J’ai posté sur Facebook quelques remarques cursives ; je vois bien à la relecture du Livre , qu’on ne s’en tire pas avec elles . Je commente ci-dessous librement.
L’Auteur de l’ouvrage a une magnifique formule ; je la reprends à mon compte : « À mes yeux, la nostalgie est une impasse, mais l’oubli est un tombeau. »
Ce que je m’apprête à écrire fera sans doute, pour mes lectrices éventuelles, partie d’une « nostalgie inavouée » ; je prends le risque. J’ai aimé l’URSS. Ce n’est pas une catégorie politique ; peut-on ressentir de l’amour pour « un peuple » ? Est-ce là une attitude pensable ? Beaucoup en tout cas en participèrent, je ne fus pas le seul. Fin des années 60 , la nouvelle génération soviétique , pour ce que j’en ai vu, c’est-à-dire peu , avait confiance dans l’avenir ; ce n’était pas du tout l’atmosphère française ; dans les années 70, vers la fin, c’était très différent ; l’amertume , le désenchantement était partout .
Pour en finir avec ces considérations peu politiques , je découvris au fond d’une Bibliothéque , au siège de ma Fédération du PCF, il y a fort longtemps , des livres poussiéreux que personne n’avait ouverts ; écrits en allemand , c’étaient ,entre autres, les minutes des grands procès de Moscou ; je ne parlais pas couramment la langue , il s’en faut de beaucoup mais je m’astreignis à la lecture et j’y découvris les phrases suivantes dans la bouche du Procureur Général de l’URSS ( son nom n’a pas d’importance on peut le trouver partout ) : « la Justice bourgeoise a inventé la notion de « preuve » ; mais nous autres marxistes , nous n’avons pas besoin de recourir aux concepts bourgeois ; un crime a des causes ; des circonstances qui en expliquent le mobile et en créent la possibilité ; l’URSS n’est -elle pas encerclée d’ennemis puissants ? Elle l’est ; l’URSS n’est -elle pas sujette à toutes les entreprises visant à miner son régime de l’intérieur ? Elle l’est ; tout cela conduit à penser que des complots se trament en permanence pour lui porter des coups par tous les moyens ; mais les ennemis de l’URSS peuvent -ils un instant songer que notre peuple soviétique les aide ? Evidemment non. Il n’y pas chez nous la possibilité de créer une adhésion populaire à des projets criminels de cette nature. Par conséquent, ces complots ourdis par nos ennemis ne pouvaient trouver un chemin que d’une seule façon. Seule la pénétration de l’appareil d’Etat au plus haut niveau par des agents rusés et subtils pouvaient espérer parvenir à leurs fins. Comme on le voit , il n’y a pas besoin de « preuves » pour penser que de tels agissements sont certains ; nous jugeons aujourd’hui des criminels d’une qualité nouvelle ; ils ont disposé de la confiance du peuple soviétique au plus haut niveau de l’Etat et l’ont trahie de la façon la plus abjecte ; nous n’avons pas besoin de leurs « aveux » pour savoir qu’ils sont coupables ; leur repentir hypocrite ne peut assouplir les sentences qui seront prononcées au nom du peuple soviétique … etc etc .. »

> [Jeu de données]:
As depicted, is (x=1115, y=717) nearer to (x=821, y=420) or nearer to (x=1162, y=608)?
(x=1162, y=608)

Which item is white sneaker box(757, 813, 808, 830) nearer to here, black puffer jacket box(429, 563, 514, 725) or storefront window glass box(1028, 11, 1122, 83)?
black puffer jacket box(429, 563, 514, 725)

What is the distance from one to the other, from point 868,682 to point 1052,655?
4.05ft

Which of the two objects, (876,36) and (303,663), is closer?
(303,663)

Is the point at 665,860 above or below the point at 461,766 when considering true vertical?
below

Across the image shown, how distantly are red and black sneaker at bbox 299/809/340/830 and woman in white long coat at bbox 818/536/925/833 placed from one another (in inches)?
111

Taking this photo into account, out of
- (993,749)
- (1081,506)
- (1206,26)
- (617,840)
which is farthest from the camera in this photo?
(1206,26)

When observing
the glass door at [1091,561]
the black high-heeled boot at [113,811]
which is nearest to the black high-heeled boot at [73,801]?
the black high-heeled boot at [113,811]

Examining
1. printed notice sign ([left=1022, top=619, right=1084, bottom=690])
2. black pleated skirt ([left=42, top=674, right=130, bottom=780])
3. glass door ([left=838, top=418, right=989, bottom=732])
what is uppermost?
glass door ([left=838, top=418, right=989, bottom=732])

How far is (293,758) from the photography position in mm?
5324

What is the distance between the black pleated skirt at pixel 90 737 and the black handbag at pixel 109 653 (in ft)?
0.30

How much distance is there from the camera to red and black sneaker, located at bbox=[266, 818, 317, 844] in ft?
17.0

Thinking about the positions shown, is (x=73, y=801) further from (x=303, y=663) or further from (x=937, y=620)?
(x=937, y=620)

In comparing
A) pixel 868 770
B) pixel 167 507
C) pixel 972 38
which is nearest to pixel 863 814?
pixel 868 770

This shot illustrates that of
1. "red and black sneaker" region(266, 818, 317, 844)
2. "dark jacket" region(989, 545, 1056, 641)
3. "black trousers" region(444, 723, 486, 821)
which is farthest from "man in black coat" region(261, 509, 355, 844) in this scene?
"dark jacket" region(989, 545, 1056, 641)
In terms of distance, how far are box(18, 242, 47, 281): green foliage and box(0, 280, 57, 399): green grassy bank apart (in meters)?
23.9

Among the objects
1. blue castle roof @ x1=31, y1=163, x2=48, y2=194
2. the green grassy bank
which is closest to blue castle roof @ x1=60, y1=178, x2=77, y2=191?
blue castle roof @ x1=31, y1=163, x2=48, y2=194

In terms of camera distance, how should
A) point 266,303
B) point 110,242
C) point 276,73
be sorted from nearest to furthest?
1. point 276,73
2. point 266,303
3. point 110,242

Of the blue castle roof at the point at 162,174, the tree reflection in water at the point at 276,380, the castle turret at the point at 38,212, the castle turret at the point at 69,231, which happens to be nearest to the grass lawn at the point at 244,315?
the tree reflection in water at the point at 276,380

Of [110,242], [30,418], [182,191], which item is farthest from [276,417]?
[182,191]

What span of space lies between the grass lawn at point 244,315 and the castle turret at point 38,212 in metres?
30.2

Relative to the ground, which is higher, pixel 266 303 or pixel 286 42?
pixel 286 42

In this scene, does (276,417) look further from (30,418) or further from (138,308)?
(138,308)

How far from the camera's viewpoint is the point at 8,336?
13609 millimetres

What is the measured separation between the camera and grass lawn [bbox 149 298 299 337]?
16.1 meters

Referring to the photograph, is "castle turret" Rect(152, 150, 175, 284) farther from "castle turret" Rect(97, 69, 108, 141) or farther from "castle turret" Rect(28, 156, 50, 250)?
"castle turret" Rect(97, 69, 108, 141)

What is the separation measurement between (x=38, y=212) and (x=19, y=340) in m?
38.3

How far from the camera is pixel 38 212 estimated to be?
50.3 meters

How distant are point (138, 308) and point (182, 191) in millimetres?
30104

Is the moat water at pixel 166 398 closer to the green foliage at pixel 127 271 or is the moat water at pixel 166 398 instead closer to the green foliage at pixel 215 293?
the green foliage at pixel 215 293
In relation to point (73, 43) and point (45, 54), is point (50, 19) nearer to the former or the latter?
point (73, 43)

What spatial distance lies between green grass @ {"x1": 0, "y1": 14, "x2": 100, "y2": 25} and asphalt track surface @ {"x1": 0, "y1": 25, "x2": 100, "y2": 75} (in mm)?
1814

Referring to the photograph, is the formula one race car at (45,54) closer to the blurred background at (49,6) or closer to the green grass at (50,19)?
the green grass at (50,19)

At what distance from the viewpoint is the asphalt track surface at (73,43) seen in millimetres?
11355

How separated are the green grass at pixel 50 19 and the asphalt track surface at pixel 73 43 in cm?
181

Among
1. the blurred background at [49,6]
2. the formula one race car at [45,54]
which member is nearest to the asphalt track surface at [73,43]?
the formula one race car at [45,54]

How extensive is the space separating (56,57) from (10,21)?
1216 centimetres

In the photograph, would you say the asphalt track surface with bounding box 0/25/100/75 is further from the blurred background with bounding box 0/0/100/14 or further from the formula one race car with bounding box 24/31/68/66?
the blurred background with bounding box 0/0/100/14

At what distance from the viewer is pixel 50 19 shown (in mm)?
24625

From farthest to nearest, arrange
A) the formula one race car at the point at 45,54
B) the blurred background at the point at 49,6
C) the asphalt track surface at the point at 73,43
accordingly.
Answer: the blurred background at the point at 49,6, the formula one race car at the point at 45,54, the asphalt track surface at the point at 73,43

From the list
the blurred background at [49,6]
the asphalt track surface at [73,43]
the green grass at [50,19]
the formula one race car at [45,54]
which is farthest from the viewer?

> [Tâches et exercices]:
1 - Recopiez fidèlement un passage de l'extrait du document : commencez aux mots « Ce que je m’apprête » et arrêtez-vous après « était partout . ».
2 - Présentez sous forme de tableau Markdown à deux colonnes, « Numéro » et « Ligne », les lignes des enregistrements. Partez de celle qui contient « How far from the camera is » et arrêtez-vous après celle qui contient « 1216 centimetres ». Omettez les lignes vides.

> [Corrigés des exercices]:
1 -
Ce que je m’apprête à écrire fera sans doute, pour mes lectrices éventuelles, partie d’une « nostalgie inavouée » ; je prends le risque. J’ai aimé l’URSS. Ce n’est pas une catégorie politique ; peut-on ressentir de l’amour pour « un peuple » ? Est-ce là une attitude pensable ? Beaucoup en tout cas en participèrent, je ne fus pas le seul. Fin des années 60 , la nouvelle génération soviétique , pour ce que j’en ai vu, c’est-à-dire peu , avait confiance dans l’avenir ; ce n’était pas du tout l’atmosphère française ; dans les années 70, vers la fin, c’était très différent ; l’amertume , le désenchantement était partout .

2 -
| Numéro | Ligne |
|---|---|
| 1 | How far from the camera is pixel 38 212 estimated to be? |
| 2 | 50.3 meters |
| 3 | How distant are point (138, 308) and point (182, 191) in millimetres? |
| 4 | 30104 |
| 5 | Is the moat water at pixel 166 398 closer to the green foliage at pixel 127 271 or is the moat water at pixel 166 398 instead closer to the green foliage at pixel 215 293? |
| 6 | the green foliage at pixel 215 293 |
| 7 | In relation to point (73, 43) and point (45, 54), is point (50, 19) nearer to the former or the latter? |
| 8 | point (73, 43) |
| 9 | What spatial distance lies between green grass @ {"x1": 0, "y1": 14, "x2": 100, "y2": 25} and asphalt track surface @ {"x1": 0, "y1": 25, "x2": 100, "y2": 75} (in mm)? |
| 10 | 1814 |
| 11 | Referring to the photograph, is the formula one race car at (45,54) closer to the blurred background at (49,6) or closer to the green grass at (50,19)? |
| 12 | the green grass at (50,19) |
| 13 | At what distance from the viewpoint is the asphalt track surface at (73,43) seen in millimetres? |
| 14 | 11355 |
| 15 | How separated are the green grass at pixel 50 19 and the asphalt track surface at pixel 73 43 in cm? |
| 16 | 181 |
| 17 | Among |
| 18 | 1. the blurred background at [49,6] |
| 19 | 2. the formula one race car at [45,54] |
| 20 | which member is nearest to the asphalt track surface at [73,43]? |
| 21 | the formula one race car at [45,54] |
| 22 | How extensive is the space separating (56,57) from (10,21)? |
| 23 | 1216 centimetres |